Too often when we have a rare short-term downturn in the markets - it's too late to offer up information that might have been helpful ahead of time. This week's edition of "how low can stocks go" goes as follows...re the Dow, S&P 500 & Nasdaq stand against their all-time high levels:
- DOW: 5%
- S&P 500: 5%
- Nasdaq: 6%
The roller coaster ride continues. Which way will the trade winds blow today? Here’s the thing. For most investors paying attention to stocks day-to-day the decline from the highs probably “feels” worse than about five percent. That’s because recent 800 and 600 point declines tend to do that to you. We’re about as close to all-time highs as we are to correction territory. And here’s the thing. The China trade stuff does matter for three very meaningful reasons.
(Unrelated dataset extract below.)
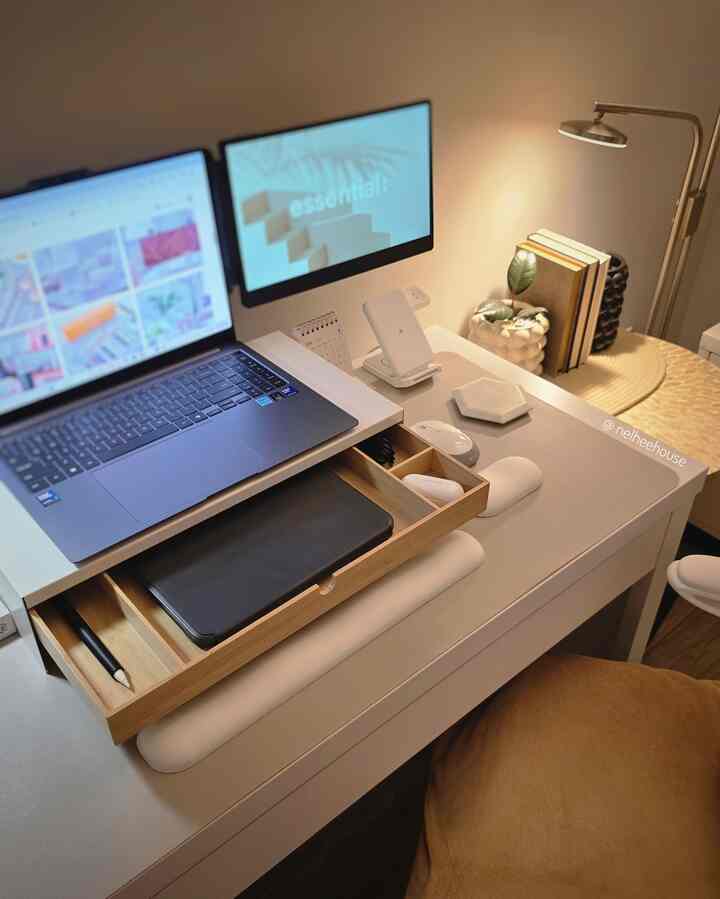 White and wood tone home office space featuring tidy desk, dual monitors, books, and a floor lamp creating a cozy atmosphere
First, the uncertainty is causing business activity to pause for impacted businesses. About 20% of the US economy is business spending. Any unplanned slowdown could negatively impact the economy. That takes us to the second reason. Tariff increases are set to take effect this weekend without any policy change. That’s not good for China’s economy or ours. Third, and most importantly it’s about us. Consumer confidence and spending are key. If we become fickle and stop spending to the extent we’ve been doing – that could make the biggest impact of all with 70% of the US economy being comprised of consumer spending.
On the plus side, maybe we are closer to a trade deal? And in the meantime, we have near record low mortgage rates once again. Housing had stalled about over the past year – that's likely changing right now. Stocks remain up double-digits for the year
Year to date...
- The Dow is up by 12%, the S&P 500 is up by 15% & the Nasdaq is up 19%
Those are well above average gains for a full year turned in already in 2019. This is a good time to check in on your investments. If your stock-based investments aren’t up by 12% to 19% at a minimum – you've been under-performing; you should figure out why...especially if you have a financial adviser that isn’t at least market average.
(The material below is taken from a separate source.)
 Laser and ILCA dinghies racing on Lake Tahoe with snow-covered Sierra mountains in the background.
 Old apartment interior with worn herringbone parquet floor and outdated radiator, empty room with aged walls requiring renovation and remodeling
As far as how low stocks could go...? If only market fundamentals mattered here's what we'd want to consider regarding the S&P 500 for example.
- S&P 500 P\E: 21.42
- S&P 500 avg. P\E: 15.76
The downside risk is 26% based on earnings multiples right now from current levels. That's 11% less risk compared with this time last year. Stocks are still generally a far better value than they were a year ago. That’s part of what’s so exciting here. Despite the gains in 2019, fundamentals have improved faster than stock prices. There’s considerably more value in the market today than even a year ago based on earnings.
I don't expect a 26% selloff but it's always important to ensure that you're positioned for negative adversity. If a short-term decline at those levels wouldn't affect your day-to-day life, you're likely well positioned. If not, you should probably seek professional assistance in crafting your plan that balances your short-term needs with long term objectives.